University of Georgia School of Social Work
- Established: 1964
- Parent institution: University of Georgia
- Dean: Philip Hong
- Academic staff: 40 full-time
- Undergraduates: 126
- Postgraduates: 257
- Location: Athens, Georgia, United States
- Website: http://www.ssw.uga.edu

= University of Georgia School of Social Work =

The University of Georgia School of Social Work (SSW) is a college within the University of Georgia (UGA) in Athens, Georgia, United States.

The School of Social Work opened in 1964. The School is based in the School of Social Work building, adjacent to the university's North Campus. Courses are also offered on the university's Gwinnett campus.

==History==
The University of Georgia was among the early institutions to grant a specialized degree in nonprofit management.

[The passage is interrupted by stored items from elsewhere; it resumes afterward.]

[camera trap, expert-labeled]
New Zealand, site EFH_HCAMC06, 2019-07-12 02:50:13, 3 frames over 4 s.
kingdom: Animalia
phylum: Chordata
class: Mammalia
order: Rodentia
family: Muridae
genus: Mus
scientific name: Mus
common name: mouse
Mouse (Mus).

The School began granting the Ph.D. in Social Work in 1990, preparing social workers for careers in academic or evaluation research.

In 2012, The School of Social Work and the College of Public Health collaborated to offer a dual degree masters program.

==Interdisciplinary Centers and Institutes==

===Foot Soldier Project for Civil Rights Studies===
Founded by former Dean Maurice Daniels, the Foot Soldier Project documents the work and lives of pivotal but unsung "foot soldiers" of the American civil rights movement. The project works to research, archive, and disseminate information about the lesser-known figures of the movement, and it is a collaborative of the School of Social Work and faculty from across UGA:
- Richard B. Russell Library for Political Research and Studies
- Institute for African American Studies
- African American Cultural Center
- Henry W. Grady College of Journalism and Mass Communication
- College of Education

== Rankings and reputation ==
As of 2024, it is ranked tied for 20th out of 319 schools for social work in the United States by U.S. News & World Report.